Stated goal:
Repeat every line of the data exactly, but not the pictures.

[Entries taken from a collection]
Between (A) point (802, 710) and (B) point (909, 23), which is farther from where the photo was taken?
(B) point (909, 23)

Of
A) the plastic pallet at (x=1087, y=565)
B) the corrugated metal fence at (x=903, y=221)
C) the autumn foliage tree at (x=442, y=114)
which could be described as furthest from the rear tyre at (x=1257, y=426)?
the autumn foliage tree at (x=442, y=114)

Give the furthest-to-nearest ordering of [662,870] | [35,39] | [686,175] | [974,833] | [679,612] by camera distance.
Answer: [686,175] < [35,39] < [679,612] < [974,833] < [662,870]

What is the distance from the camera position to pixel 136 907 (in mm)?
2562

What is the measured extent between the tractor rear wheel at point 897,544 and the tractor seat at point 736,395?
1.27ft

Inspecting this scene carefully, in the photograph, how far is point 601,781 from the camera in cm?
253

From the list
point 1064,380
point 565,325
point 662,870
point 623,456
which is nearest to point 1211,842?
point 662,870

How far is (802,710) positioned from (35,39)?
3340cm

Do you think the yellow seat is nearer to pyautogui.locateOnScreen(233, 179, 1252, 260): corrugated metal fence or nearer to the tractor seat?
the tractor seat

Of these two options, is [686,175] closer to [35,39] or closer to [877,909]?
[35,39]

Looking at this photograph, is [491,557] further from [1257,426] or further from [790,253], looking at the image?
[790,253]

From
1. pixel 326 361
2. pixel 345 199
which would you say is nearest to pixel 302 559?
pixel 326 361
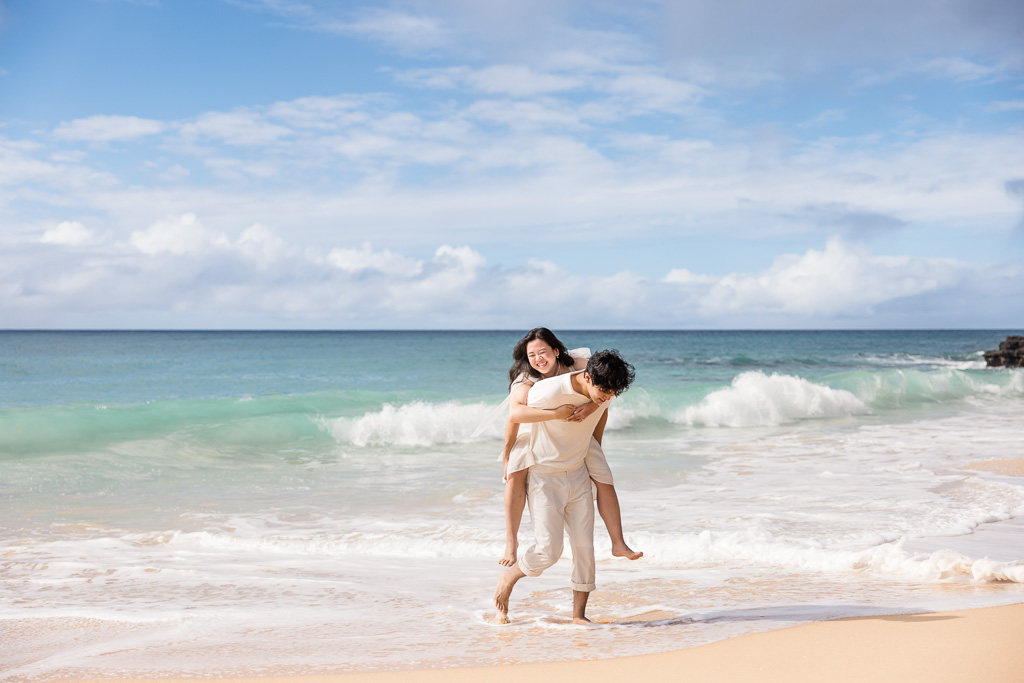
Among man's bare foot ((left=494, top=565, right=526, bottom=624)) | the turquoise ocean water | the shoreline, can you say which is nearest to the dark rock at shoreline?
the turquoise ocean water

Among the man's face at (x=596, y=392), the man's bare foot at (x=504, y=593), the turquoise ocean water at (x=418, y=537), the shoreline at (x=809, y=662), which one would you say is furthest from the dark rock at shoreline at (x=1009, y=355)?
the man's face at (x=596, y=392)

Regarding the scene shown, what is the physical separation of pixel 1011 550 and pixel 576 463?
13.4 ft

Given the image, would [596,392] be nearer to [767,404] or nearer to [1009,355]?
[767,404]

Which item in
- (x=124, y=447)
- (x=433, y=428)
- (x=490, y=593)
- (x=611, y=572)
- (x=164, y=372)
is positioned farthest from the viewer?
(x=164, y=372)

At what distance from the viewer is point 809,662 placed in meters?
3.75

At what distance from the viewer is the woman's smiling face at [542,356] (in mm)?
4449

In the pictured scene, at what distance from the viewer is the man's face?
3955 mm

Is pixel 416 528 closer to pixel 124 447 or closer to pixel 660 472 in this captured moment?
pixel 660 472

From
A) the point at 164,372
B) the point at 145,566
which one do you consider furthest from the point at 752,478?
the point at 164,372

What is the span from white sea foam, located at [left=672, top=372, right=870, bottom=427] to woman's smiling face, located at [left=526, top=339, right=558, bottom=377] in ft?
44.5

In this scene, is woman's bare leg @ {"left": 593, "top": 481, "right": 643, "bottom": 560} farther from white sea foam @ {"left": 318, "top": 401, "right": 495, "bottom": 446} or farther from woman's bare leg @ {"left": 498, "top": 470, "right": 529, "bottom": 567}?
white sea foam @ {"left": 318, "top": 401, "right": 495, "bottom": 446}

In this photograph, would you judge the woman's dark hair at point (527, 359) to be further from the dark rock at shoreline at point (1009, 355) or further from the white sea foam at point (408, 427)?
the dark rock at shoreline at point (1009, 355)

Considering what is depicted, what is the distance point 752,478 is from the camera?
32.1 ft

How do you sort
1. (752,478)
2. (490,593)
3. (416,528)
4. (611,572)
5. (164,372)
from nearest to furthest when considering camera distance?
1. (490,593)
2. (611,572)
3. (416,528)
4. (752,478)
5. (164,372)
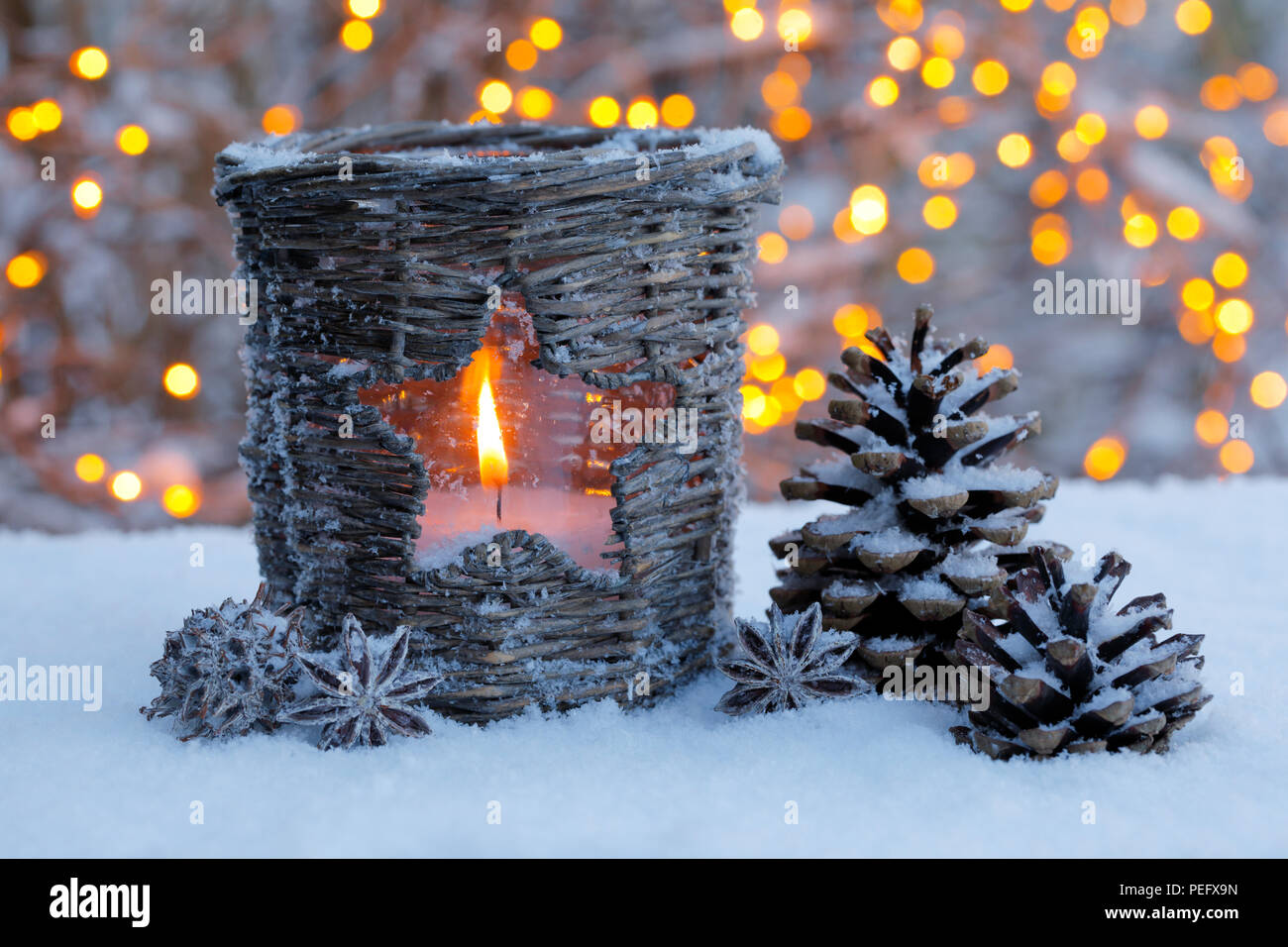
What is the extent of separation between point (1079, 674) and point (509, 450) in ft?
1.32

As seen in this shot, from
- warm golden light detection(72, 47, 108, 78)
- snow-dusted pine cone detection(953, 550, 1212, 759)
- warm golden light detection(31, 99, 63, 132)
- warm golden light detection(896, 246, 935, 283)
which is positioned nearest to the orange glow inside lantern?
snow-dusted pine cone detection(953, 550, 1212, 759)

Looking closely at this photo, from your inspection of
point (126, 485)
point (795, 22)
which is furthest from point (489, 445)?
point (795, 22)

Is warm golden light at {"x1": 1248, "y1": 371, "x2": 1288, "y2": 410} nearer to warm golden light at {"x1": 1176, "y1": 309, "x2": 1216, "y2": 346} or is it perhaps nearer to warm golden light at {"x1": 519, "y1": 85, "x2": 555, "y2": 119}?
warm golden light at {"x1": 1176, "y1": 309, "x2": 1216, "y2": 346}

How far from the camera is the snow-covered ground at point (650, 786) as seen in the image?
0.61 metres

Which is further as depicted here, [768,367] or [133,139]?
[768,367]

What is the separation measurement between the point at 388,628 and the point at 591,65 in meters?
1.72

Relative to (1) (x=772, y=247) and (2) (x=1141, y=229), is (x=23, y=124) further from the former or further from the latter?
(2) (x=1141, y=229)

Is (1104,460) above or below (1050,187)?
below

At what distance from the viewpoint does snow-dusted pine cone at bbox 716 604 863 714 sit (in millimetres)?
795

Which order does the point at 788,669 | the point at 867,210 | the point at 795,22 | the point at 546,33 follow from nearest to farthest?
the point at 788,669
the point at 867,210
the point at 546,33
the point at 795,22

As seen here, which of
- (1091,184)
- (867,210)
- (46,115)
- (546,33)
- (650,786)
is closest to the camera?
(650,786)

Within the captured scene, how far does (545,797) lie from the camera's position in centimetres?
67

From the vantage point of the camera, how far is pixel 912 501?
0.80 metres
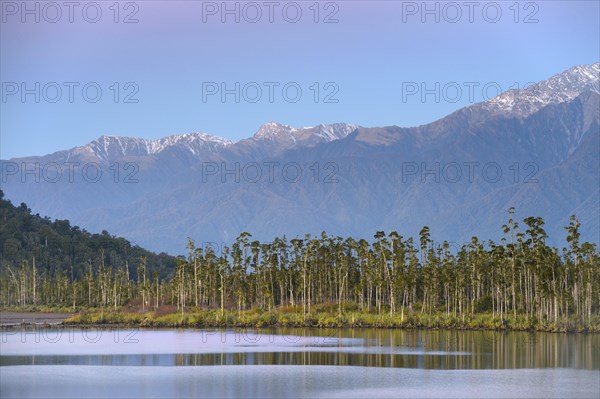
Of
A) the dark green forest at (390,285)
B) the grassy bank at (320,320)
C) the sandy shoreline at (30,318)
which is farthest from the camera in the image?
the sandy shoreline at (30,318)

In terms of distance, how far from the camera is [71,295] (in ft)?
588

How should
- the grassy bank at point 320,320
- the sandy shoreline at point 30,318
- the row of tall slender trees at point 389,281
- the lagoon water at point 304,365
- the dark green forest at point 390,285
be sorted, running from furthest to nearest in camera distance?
the sandy shoreline at point 30,318, the row of tall slender trees at point 389,281, the dark green forest at point 390,285, the grassy bank at point 320,320, the lagoon water at point 304,365

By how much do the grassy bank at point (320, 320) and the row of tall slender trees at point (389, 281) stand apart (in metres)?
1.83

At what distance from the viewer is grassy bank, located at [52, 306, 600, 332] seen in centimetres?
11666

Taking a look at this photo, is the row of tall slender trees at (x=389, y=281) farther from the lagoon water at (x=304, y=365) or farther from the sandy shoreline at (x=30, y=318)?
the lagoon water at (x=304, y=365)

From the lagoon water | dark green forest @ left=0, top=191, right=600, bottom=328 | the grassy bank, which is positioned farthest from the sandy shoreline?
the lagoon water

Result of the exercise:
Between (A) point (802, 710) and (B) point (909, 23), which is farther from where the photo was taken?
(B) point (909, 23)

Of
A) the plastic pallet at (x=1087, y=565)
B) the corrugated metal fence at (x=903, y=221)
C) the autumn foliage tree at (x=442, y=114)
which could be described as furthest from the rear tyre at (x=1257, y=426)?
the autumn foliage tree at (x=442, y=114)

Give the furthest-to-nearest ordering of [662,870] | [35,39] | [686,175] | [974,833] | [679,612] by camera distance.
Answer: [686,175] < [35,39] < [679,612] < [974,833] < [662,870]

What is the distance from the camera position to pixel 136 907 (in mm)?
2562

What is the measured extent between the tractor rear wheel at point 897,544 and the tractor seat at point 736,395?
1.27ft

Inspecting this scene carefully, in the photograph, how far is point 601,781 from the camera in cm?
253

From the list
point 1064,380
point 565,325
point 662,870
point 623,456
which is nearest to point 1211,842?
point 662,870

How far is (802,710) positioned from (35,39)?
3340cm

Do you think the yellow seat is nearer to pyautogui.locateOnScreen(233, 179, 1252, 260): corrugated metal fence or nearer to the tractor seat?
the tractor seat

Of these two options, is [686,175] closer to [35,39] or closer to [877,909]?
[35,39]

Looking at this photograph, is [491,557] further from [1257,426] or further from [790,253], looking at the image?
[790,253]

From
1. pixel 326 361
2. pixel 345 199
which would you say is nearest to pixel 302 559?
pixel 326 361
Among man's bare foot ((left=494, top=565, right=526, bottom=624)) | the turquoise ocean water | the shoreline, can you say which is nearest to the dark rock at shoreline?
the turquoise ocean water

Among the man's face at (x=596, y=392), the man's bare foot at (x=504, y=593), the turquoise ocean water at (x=418, y=537), the shoreline at (x=809, y=662), which one would you say is furthest from the dark rock at shoreline at (x=1009, y=355)?
the man's face at (x=596, y=392)

Regarding the scene shown, what is the physical separation of pixel 1011 550 and pixel 576 463?
13.4 ft

Given the image, would [596,392] be nearer to [767,404] or nearer to [1009,355]?
[767,404]

Which item in
- (x=124, y=447)
- (x=433, y=428)
- (x=490, y=593)
- (x=611, y=572)
- (x=164, y=372)
is positioned farthest from the viewer?
(x=164, y=372)

At what distance from the viewer is point 809,662 placed in meters?
3.75

At what distance from the viewer is the woman's smiling face at [542,356] (in mm)?
4449

In the pictured scene, at what distance from the viewer is the man's face?
3955 mm

Is pixel 416 528 closer to pixel 124 447 or closer to pixel 660 472 in this captured moment?
pixel 660 472

From
A) the point at 164,372
B) the point at 145,566
which one do you consider furthest from the point at 752,478?
the point at 164,372

What is the span from white sea foam, located at [left=672, top=372, right=870, bottom=427] to woman's smiling face, located at [left=526, top=339, right=558, bottom=377] in ft?
44.5

In this scene, is woman's bare leg @ {"left": 593, "top": 481, "right": 643, "bottom": 560} farther from white sea foam @ {"left": 318, "top": 401, "right": 495, "bottom": 446} or farther from woman's bare leg @ {"left": 498, "top": 470, "right": 529, "bottom": 567}?
white sea foam @ {"left": 318, "top": 401, "right": 495, "bottom": 446}

In this photograph, would you judge the woman's dark hair at point (527, 359) to be further from the dark rock at shoreline at point (1009, 355) or further from the white sea foam at point (408, 427)?
the dark rock at shoreline at point (1009, 355)

Considering what is depicted, what is the distance point 752,478 is from the camera?
32.1 ft

How do you sort
1. (752,478)
2. (490,593)
3. (416,528)
4. (611,572)
5. (164,372)
from nearest to furthest when considering camera distance?
1. (490,593)
2. (611,572)
3. (416,528)
4. (752,478)
5. (164,372)
What is the extent of separation between point (1079, 674) and point (509, 450) in ft?
1.32

As seen in this shot, from
- warm golden light detection(72, 47, 108, 78)
- snow-dusted pine cone detection(953, 550, 1212, 759)
- warm golden light detection(31, 99, 63, 132)
- warm golden light detection(896, 246, 935, 283)
which is positioned nearest to the orange glow inside lantern?
snow-dusted pine cone detection(953, 550, 1212, 759)

Looking closely at this photo, from your inspection of
point (126, 485)
point (795, 22)
which is furthest from point (489, 445)?
point (795, 22)

Is warm golden light at {"x1": 1248, "y1": 371, "x2": 1288, "y2": 410} nearer to warm golden light at {"x1": 1176, "y1": 309, "x2": 1216, "y2": 346} or is it perhaps nearer to warm golden light at {"x1": 519, "y1": 85, "x2": 555, "y2": 119}?
warm golden light at {"x1": 1176, "y1": 309, "x2": 1216, "y2": 346}

How far from the camera is the snow-covered ground at point (650, 786) as seen in the image?
0.61 metres

Which is further as depicted here, [768,367] or [133,139]?
[768,367]

What is the separation measurement between the point at 388,628 and the point at 591,65 in meters?
1.72

Relative to (1) (x=772, y=247) and (2) (x=1141, y=229), is (x=23, y=124) further from the former or further from the latter?
(2) (x=1141, y=229)

Is (1104,460) above or below (1050,187)?
below

At what distance from the viewpoint does snow-dusted pine cone at bbox 716 604 863 714 sit (in millimetres)?
795

Which order does the point at 788,669 | the point at 867,210 | the point at 795,22 | the point at 546,33 follow from nearest to farthest?
the point at 788,669
the point at 867,210
the point at 546,33
the point at 795,22

As seen here, which of
- (1091,184)
- (867,210)
- (46,115)
- (546,33)
- (650,786)
is closest to the camera?
(650,786)

Within the captured scene, how far does (545,797) lie from the camera's position in centimetres?
67

From the vantage point of the camera, how far is pixel 912 501?
0.80 metres
Of
A) the dark green forest at (390,285)
B) the grassy bank at (320,320)
C) the sandy shoreline at (30,318)
which is farthest from the camera in the image?
the sandy shoreline at (30,318)

In terms of distance, how far from the camera is [71,295] (in ft)?
588

How should
- the grassy bank at point 320,320
- the sandy shoreline at point 30,318
- the row of tall slender trees at point 389,281
- the lagoon water at point 304,365
- the dark green forest at point 390,285
be sorted, running from furthest to nearest in camera distance?
the sandy shoreline at point 30,318, the row of tall slender trees at point 389,281, the dark green forest at point 390,285, the grassy bank at point 320,320, the lagoon water at point 304,365

By how much do the grassy bank at point (320, 320) and the row of tall slender trees at point (389, 281) stand apart (in metres)?
1.83

At what distance from the viewer is grassy bank, located at [52, 306, 600, 332] seen in centimetres?
11666

Taking a look at this photo, is the row of tall slender trees at (x=389, y=281) farther from the lagoon water at (x=304, y=365) or farther from the sandy shoreline at (x=30, y=318)?
the lagoon water at (x=304, y=365)

From the lagoon water | dark green forest @ left=0, top=191, right=600, bottom=328 | the grassy bank, which is positioned farthest from the sandy shoreline?
the lagoon water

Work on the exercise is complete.